◆ Written instruction
Find the line containing "Looking at the positions" in the material below; copy that line and all following lines exactly.

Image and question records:
—————
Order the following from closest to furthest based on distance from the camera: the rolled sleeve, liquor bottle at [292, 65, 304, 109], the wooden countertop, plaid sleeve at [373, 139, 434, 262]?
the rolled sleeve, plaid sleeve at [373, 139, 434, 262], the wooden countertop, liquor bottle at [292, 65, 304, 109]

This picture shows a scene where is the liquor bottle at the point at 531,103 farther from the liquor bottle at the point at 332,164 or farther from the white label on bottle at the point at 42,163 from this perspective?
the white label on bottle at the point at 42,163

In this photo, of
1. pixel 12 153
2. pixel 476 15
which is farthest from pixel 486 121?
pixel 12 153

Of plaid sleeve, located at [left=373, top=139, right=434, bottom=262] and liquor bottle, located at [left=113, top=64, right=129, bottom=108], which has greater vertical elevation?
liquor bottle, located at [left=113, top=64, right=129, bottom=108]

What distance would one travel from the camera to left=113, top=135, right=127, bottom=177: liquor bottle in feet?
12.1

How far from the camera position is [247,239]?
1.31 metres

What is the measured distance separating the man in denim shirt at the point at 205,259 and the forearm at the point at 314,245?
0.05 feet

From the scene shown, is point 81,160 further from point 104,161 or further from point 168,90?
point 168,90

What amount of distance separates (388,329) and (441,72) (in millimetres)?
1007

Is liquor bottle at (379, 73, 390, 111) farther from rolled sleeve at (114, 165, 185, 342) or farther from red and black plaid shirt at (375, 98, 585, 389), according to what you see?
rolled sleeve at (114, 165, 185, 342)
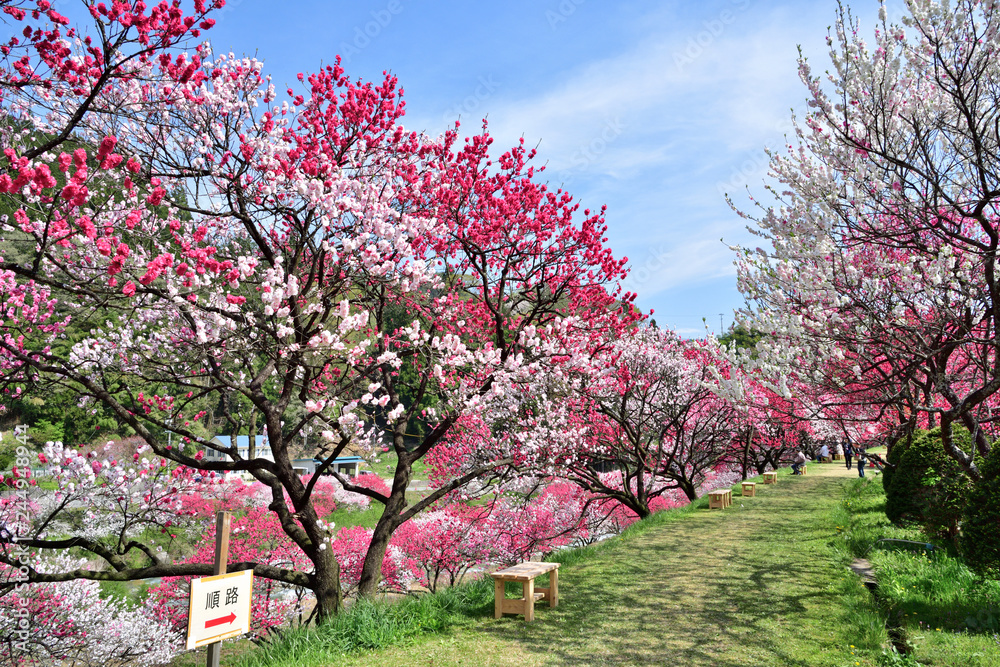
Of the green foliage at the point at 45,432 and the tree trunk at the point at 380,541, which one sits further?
the green foliage at the point at 45,432

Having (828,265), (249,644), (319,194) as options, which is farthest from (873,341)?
(249,644)

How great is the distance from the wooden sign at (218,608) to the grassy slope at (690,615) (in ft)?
5.01

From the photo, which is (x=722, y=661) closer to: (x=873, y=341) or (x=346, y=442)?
(x=873, y=341)

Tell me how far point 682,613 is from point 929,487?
5437 mm

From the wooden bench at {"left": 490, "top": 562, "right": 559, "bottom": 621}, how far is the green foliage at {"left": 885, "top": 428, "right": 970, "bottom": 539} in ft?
18.4

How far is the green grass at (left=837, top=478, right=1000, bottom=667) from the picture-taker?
5.43 meters

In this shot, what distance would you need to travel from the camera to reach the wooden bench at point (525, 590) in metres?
6.92

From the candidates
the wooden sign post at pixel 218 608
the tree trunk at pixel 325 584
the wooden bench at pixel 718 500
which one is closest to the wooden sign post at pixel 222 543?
the wooden sign post at pixel 218 608

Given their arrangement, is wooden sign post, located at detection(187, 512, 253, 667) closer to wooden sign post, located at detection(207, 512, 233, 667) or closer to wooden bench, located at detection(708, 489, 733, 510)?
wooden sign post, located at detection(207, 512, 233, 667)

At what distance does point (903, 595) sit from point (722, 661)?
10.4 feet

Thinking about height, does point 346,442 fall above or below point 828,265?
below

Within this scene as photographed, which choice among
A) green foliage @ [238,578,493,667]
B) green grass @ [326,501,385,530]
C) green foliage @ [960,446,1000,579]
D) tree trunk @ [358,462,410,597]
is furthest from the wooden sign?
green grass @ [326,501,385,530]

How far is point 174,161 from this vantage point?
7.45 meters

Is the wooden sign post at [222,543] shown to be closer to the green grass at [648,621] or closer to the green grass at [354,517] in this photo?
the green grass at [648,621]
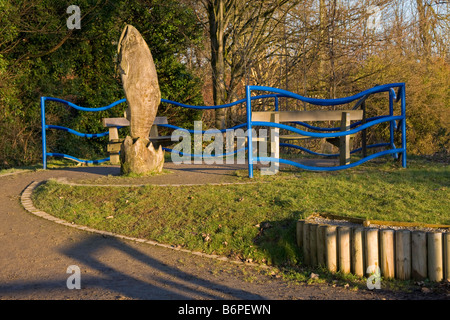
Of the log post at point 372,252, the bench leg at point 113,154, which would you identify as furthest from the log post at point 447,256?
the bench leg at point 113,154

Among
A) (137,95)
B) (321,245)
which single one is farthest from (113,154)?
(321,245)

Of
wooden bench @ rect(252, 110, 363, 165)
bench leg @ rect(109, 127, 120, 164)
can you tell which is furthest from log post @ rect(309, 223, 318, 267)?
bench leg @ rect(109, 127, 120, 164)

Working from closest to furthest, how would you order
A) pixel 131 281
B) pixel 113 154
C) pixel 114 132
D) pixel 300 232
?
pixel 131 281, pixel 300 232, pixel 113 154, pixel 114 132

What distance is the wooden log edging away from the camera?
15.6 ft

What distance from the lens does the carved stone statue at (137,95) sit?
836 centimetres

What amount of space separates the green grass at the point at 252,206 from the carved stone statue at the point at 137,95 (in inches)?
38.0

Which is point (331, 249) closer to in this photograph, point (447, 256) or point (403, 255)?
point (403, 255)

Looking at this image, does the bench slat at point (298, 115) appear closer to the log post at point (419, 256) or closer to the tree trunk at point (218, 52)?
the log post at point (419, 256)

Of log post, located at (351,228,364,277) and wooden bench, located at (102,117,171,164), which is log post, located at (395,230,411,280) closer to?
log post, located at (351,228,364,277)

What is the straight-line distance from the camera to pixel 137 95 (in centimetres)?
841

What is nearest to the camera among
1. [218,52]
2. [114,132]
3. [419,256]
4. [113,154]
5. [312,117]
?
[419,256]

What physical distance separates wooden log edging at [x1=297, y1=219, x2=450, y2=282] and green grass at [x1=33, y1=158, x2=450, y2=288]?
313 mm

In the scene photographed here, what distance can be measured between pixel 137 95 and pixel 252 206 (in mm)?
3253

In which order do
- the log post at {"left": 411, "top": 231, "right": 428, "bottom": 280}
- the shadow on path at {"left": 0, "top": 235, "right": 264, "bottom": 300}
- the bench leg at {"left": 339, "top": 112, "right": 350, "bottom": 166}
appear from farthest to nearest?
the bench leg at {"left": 339, "top": 112, "right": 350, "bottom": 166}
the log post at {"left": 411, "top": 231, "right": 428, "bottom": 280}
the shadow on path at {"left": 0, "top": 235, "right": 264, "bottom": 300}
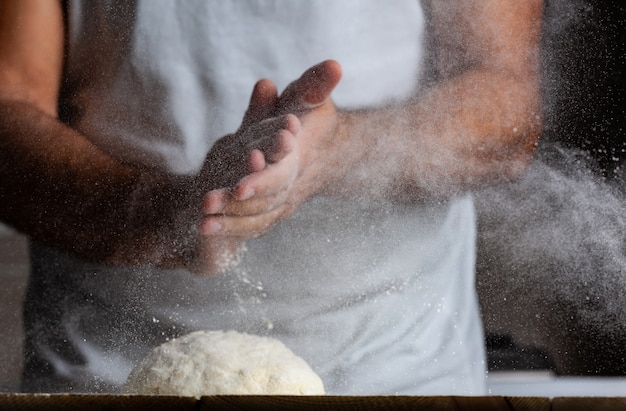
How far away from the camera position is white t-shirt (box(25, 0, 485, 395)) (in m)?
1.19

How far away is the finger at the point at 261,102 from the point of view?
1.21 m

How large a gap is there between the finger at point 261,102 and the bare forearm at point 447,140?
0.14 m

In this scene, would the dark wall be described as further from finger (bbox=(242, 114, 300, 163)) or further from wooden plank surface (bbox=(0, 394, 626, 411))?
wooden plank surface (bbox=(0, 394, 626, 411))

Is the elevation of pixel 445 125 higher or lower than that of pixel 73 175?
higher

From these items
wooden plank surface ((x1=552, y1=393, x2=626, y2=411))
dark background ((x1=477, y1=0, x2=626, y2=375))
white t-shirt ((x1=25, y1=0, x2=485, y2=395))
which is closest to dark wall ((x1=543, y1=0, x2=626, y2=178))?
dark background ((x1=477, y1=0, x2=626, y2=375))

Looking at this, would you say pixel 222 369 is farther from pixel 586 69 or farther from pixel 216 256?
pixel 586 69

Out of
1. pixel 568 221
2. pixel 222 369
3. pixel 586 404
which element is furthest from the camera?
pixel 568 221

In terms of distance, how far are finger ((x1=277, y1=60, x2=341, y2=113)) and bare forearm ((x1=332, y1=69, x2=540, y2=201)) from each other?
8 cm

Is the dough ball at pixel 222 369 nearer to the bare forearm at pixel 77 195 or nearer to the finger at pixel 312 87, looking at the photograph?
the bare forearm at pixel 77 195

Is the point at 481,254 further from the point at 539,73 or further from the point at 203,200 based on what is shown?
the point at 203,200

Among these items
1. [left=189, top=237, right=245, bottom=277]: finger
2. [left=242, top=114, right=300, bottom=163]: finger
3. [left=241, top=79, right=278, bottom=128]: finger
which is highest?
[left=241, top=79, right=278, bottom=128]: finger

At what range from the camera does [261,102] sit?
121cm

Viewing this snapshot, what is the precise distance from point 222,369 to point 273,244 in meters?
0.22

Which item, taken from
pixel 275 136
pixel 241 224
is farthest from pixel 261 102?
pixel 241 224
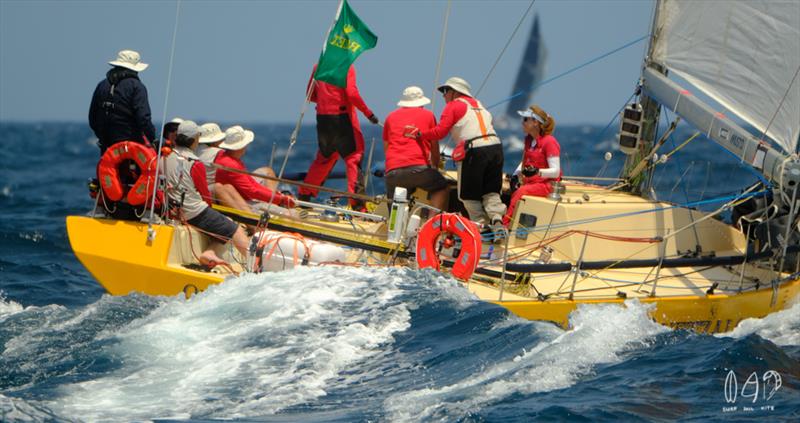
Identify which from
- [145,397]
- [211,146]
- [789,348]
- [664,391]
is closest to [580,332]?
[664,391]

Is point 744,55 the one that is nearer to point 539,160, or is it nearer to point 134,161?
point 539,160

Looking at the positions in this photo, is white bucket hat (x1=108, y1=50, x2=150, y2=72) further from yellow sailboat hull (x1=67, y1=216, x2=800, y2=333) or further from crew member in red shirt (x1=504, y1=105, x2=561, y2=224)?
crew member in red shirt (x1=504, y1=105, x2=561, y2=224)

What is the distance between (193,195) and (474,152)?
2216 mm

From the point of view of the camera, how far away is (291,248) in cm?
813

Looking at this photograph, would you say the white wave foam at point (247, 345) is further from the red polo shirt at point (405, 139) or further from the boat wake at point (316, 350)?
the red polo shirt at point (405, 139)

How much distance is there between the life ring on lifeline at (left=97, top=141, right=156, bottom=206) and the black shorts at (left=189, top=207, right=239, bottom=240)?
0.42 meters

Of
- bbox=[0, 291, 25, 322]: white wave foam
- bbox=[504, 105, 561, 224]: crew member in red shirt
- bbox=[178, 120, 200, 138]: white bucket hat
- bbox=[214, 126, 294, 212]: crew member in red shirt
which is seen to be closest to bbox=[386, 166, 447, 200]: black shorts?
bbox=[504, 105, 561, 224]: crew member in red shirt

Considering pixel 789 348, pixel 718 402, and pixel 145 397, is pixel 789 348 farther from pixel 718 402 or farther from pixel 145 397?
pixel 145 397

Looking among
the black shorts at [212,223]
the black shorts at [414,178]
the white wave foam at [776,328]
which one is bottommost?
the white wave foam at [776,328]

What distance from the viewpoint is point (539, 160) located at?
—————
◆ Task result
Looking at the positions in this photo, is white bucket hat (x1=108, y1=50, x2=150, y2=72) further from yellow sailboat hull (x1=67, y1=216, x2=800, y2=333) or further from crew member in red shirt (x1=504, y1=105, x2=561, y2=224)?
crew member in red shirt (x1=504, y1=105, x2=561, y2=224)

What is the distance between (193,195) and (474,152)?
2216 mm

From the point of view of the camera, how far away is (291,248) in cm?
813

Looking at this photograph, would you say the white wave foam at point (247, 345) is further from the red polo shirt at point (405, 139) or further from the boat wake at point (316, 350)?
the red polo shirt at point (405, 139)

How much distance is there between the life ring on lifeline at (left=97, top=141, right=156, bottom=206) and the black shorts at (left=189, top=207, right=239, bottom=240)?
0.42 meters

Of
- bbox=[0, 291, 25, 322]: white wave foam
- bbox=[504, 105, 561, 224]: crew member in red shirt
- bbox=[178, 120, 200, 138]: white bucket hat
- bbox=[214, 126, 294, 212]: crew member in red shirt
which is seen to be closest to bbox=[386, 166, 447, 200]: black shorts?
bbox=[504, 105, 561, 224]: crew member in red shirt

Considering pixel 789 348, pixel 718 402, and pixel 145 397, is pixel 789 348 farther from pixel 718 402 or farther from pixel 145 397?
pixel 145 397

Looking among
the black shorts at [212,223]
the black shorts at [414,178]
the white wave foam at [776,328]
which one is bottommost?
the white wave foam at [776,328]

What distance from the viewpoint is point (539, 160) located at?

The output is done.